取自某一合集的条目

##########

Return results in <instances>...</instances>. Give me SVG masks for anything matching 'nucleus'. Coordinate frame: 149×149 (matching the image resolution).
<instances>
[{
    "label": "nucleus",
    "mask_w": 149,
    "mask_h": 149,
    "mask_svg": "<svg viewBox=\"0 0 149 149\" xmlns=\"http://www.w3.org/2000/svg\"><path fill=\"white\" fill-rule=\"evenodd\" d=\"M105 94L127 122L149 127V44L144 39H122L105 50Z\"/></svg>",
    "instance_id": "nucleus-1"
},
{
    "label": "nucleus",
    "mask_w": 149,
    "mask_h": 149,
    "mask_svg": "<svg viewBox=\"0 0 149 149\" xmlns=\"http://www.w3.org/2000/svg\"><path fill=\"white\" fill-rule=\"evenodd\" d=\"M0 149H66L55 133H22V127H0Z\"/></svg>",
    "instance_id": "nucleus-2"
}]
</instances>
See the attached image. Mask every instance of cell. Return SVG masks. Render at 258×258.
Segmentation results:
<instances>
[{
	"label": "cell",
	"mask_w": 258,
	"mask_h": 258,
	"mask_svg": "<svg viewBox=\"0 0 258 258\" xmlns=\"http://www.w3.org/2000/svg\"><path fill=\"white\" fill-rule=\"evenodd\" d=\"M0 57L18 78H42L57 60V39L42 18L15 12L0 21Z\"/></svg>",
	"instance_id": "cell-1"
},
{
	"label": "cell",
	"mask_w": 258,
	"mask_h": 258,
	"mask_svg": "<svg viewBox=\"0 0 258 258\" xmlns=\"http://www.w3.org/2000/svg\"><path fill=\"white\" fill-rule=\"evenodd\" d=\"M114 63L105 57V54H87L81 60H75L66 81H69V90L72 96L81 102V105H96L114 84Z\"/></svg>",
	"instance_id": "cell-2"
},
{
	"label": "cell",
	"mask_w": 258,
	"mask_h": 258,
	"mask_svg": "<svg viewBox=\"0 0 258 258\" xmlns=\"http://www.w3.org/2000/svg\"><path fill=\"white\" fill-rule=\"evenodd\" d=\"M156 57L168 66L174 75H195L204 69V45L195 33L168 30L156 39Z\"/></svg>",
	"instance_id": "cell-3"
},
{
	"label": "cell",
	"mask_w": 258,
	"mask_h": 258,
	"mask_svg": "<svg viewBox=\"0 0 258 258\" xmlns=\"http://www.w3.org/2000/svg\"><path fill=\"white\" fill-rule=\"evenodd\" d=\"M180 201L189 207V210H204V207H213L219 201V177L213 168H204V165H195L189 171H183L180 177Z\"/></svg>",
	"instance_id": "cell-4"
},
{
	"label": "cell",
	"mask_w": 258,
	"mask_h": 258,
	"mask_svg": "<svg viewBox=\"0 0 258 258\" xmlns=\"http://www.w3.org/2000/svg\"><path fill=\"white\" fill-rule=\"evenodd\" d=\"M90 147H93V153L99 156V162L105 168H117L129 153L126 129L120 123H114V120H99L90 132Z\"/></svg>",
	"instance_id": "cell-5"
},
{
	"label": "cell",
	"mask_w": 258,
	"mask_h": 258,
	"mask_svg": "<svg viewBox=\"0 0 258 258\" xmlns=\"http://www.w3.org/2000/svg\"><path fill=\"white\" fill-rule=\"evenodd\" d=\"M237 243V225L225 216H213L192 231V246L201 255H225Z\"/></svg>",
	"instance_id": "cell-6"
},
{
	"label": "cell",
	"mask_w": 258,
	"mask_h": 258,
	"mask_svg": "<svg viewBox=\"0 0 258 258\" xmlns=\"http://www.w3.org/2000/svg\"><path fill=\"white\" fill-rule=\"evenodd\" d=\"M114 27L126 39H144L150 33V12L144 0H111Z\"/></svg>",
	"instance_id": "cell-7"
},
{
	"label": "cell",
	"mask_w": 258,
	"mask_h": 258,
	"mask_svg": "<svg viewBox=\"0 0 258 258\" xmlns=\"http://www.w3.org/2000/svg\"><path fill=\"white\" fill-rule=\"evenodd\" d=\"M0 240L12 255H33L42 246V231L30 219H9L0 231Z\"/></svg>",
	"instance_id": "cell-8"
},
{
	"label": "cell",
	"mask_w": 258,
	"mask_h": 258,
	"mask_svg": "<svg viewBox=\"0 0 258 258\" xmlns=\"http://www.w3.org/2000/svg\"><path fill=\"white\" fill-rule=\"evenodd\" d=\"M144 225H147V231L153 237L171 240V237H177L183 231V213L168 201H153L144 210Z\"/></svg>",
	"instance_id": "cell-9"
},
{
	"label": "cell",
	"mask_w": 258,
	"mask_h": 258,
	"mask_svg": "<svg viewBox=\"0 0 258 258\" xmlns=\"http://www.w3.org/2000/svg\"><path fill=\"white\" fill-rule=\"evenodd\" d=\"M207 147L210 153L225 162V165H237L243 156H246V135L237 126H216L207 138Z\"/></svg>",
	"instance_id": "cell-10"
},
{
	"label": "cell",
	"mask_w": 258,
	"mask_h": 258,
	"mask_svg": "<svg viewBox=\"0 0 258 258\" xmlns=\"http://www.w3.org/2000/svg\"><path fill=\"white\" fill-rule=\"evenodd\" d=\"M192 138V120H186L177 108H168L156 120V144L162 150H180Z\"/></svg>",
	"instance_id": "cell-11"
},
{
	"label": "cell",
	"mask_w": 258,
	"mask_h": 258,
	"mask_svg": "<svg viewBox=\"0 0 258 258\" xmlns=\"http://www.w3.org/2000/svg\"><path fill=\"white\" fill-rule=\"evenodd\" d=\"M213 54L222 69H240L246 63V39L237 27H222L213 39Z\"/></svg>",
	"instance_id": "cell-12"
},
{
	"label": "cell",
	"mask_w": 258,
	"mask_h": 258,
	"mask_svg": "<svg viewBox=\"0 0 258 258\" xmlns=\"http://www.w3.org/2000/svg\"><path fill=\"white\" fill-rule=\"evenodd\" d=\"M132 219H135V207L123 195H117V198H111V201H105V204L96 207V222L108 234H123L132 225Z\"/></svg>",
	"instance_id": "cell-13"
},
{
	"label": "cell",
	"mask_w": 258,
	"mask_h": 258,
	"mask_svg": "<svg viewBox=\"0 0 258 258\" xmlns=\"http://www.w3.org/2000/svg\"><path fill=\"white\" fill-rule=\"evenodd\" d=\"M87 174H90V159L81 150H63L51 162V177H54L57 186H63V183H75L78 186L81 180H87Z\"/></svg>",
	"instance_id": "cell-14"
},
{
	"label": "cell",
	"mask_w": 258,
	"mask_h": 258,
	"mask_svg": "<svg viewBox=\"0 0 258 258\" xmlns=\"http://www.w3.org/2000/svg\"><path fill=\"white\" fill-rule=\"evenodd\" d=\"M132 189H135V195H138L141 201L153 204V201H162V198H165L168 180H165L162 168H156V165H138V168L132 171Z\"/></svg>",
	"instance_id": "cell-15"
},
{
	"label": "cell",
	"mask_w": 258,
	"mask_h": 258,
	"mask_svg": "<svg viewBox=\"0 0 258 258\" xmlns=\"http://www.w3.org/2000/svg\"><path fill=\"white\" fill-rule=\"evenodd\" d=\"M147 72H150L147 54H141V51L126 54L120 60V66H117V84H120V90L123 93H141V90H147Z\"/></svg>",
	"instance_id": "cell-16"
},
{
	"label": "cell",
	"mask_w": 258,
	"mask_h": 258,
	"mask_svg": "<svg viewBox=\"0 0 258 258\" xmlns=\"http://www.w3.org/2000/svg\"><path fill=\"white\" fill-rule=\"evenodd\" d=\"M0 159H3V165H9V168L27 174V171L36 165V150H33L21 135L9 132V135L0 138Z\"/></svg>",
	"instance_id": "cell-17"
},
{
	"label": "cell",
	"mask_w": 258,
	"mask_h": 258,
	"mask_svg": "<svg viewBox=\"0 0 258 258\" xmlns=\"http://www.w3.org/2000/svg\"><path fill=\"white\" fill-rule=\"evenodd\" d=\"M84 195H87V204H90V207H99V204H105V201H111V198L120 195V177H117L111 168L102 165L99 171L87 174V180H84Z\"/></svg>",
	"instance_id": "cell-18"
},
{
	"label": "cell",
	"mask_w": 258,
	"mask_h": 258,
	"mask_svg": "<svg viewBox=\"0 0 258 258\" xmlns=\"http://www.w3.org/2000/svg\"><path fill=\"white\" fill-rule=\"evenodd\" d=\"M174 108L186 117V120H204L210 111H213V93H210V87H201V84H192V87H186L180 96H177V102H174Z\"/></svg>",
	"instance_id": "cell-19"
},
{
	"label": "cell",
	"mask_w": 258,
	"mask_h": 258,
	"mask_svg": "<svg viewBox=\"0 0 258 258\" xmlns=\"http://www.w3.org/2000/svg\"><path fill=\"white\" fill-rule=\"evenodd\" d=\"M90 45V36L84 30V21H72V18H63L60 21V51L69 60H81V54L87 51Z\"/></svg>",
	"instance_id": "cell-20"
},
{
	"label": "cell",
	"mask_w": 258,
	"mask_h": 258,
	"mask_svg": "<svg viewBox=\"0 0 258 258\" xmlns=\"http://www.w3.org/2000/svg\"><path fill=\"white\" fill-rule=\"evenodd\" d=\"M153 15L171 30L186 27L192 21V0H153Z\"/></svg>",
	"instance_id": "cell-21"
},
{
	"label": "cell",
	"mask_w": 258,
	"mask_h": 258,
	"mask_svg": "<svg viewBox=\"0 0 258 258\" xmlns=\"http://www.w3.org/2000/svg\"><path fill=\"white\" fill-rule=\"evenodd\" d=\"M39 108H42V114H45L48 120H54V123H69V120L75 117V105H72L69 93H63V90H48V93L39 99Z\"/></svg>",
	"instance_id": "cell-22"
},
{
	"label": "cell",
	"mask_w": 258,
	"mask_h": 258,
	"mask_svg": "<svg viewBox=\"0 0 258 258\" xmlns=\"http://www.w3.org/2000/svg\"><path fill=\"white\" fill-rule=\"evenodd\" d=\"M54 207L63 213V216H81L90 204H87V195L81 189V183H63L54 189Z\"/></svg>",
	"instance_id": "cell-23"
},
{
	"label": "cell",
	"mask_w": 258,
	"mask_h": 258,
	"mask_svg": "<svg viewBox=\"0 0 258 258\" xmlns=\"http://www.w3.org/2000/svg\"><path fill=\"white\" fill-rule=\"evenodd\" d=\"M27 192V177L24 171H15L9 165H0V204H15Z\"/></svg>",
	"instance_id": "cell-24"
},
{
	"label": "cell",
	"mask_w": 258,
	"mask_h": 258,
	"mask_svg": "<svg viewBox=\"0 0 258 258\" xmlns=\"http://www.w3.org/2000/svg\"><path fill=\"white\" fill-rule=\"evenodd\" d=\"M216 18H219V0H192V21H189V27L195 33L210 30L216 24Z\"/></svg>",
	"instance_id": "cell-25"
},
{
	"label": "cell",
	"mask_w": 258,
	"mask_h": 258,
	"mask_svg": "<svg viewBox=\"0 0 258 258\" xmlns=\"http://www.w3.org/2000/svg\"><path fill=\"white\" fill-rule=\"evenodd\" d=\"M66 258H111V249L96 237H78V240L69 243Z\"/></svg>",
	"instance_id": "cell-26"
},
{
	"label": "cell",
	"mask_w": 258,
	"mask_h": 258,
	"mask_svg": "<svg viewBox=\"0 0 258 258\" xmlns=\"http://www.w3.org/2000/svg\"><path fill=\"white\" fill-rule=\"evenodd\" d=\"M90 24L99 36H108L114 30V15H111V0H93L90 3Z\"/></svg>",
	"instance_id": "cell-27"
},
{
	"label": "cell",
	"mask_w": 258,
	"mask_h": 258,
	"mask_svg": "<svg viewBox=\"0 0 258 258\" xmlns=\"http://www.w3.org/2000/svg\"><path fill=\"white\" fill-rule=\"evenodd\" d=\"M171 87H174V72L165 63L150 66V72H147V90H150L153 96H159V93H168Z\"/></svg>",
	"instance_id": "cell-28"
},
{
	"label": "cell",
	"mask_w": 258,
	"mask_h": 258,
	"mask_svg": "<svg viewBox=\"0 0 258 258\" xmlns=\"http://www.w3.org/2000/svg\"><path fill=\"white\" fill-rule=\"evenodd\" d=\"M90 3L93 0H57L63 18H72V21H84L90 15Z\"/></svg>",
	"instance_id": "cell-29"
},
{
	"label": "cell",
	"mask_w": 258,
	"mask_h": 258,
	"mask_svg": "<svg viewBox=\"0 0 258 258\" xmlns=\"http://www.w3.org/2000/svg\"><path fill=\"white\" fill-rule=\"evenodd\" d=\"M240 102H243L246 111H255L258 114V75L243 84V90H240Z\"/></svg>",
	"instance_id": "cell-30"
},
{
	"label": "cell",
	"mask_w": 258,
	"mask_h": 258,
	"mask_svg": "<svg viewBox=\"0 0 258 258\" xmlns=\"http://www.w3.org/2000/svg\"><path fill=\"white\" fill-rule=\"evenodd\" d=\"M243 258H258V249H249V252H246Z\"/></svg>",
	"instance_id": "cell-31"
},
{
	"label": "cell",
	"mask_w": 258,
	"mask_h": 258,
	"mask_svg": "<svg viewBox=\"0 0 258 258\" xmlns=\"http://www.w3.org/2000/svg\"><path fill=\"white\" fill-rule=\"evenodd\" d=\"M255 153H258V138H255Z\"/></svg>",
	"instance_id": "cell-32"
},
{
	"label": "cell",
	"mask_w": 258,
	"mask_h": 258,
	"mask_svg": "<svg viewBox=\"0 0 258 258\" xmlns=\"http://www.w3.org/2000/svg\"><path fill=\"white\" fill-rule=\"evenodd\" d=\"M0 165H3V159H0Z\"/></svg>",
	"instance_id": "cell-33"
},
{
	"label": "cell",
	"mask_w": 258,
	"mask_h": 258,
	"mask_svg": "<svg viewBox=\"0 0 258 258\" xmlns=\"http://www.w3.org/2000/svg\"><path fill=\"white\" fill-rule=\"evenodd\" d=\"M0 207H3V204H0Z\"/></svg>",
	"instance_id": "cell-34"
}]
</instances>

##########

**小练习:** 清单中哪些行含有字符串“Return”（区分大小写）？请把这些行逐一完整列出。

**本题答案:**
Return results in <instances>...</instances>. Give me SVG masks for anything matching 'nucleus'. Coordinate frame: 149×149 (matching the image resolution).
See the attached image. Mask every instance of cell. Return SVG masks. Render at 258×258.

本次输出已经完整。